I had my first in a stand-alone MLU
I found it brilliant, the support and care from
The midwives was first class. None of the rushing around, changing shifts, unfamiliar staff and even being understaffed that can be a problem in larger hospitals
Remember: you wouldn’t be allowed to deliver in a stand-alone MLU unless you were assessed as low risk. Safety records are excellent- they have to be.
My only concern beforehand, like you, was what if you need a transfer? The midwives explained to me that the majority of transfers are because the mother decides she needs more pain relief- ie not a medical necessity but a case of choice. If the mother is assessed as needing to be transferred, then her midwife would go with her in the ambulance.

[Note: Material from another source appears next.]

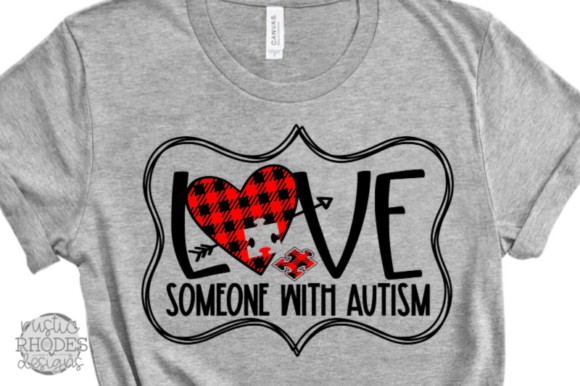 Love Someone with Autism Graphic Crafts By samantharhodes14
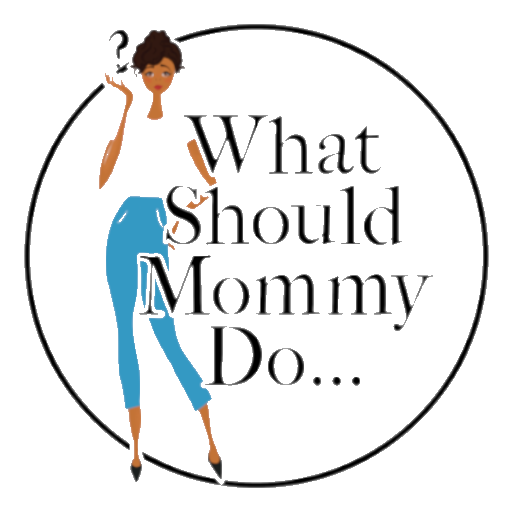 What Should Mommy Do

Honestly, I had a few ‘naysayers’ who raised their eyebrows when I decided to have my first in an MLU. Some of them being other expectant mums from my antenatal group! Looking back I can see it was their problem... they couldn’t seem to deal with the fact that I was aiming for a low tech birth in a familiar environment with a known midwife. It was what I got, and although very painful, I felt it was a positive experience because I felt listened to and in control.
Honestly if MLUs weren’t safe they would be shut down.
To those who are saying ‘why not just have a home birth’... well, from a practical point of view we lived in a tiny house at the time, there wasn’t space for a birthing pool etc, and most importantly I wanted the comfort of my own room, meals cooked for me and a home from home environment. The only way I could guarantee that was the MLU. Some women transferred back to the MLU (for the benefits I’ve just described) after giving birth in the regional hospital BUT there was no guarantee of doing that because there were only around 6 rooms and priority went to women booked in for delivery there. It was a wonderful place and I have happy memories. I stayed a week after having dc1 !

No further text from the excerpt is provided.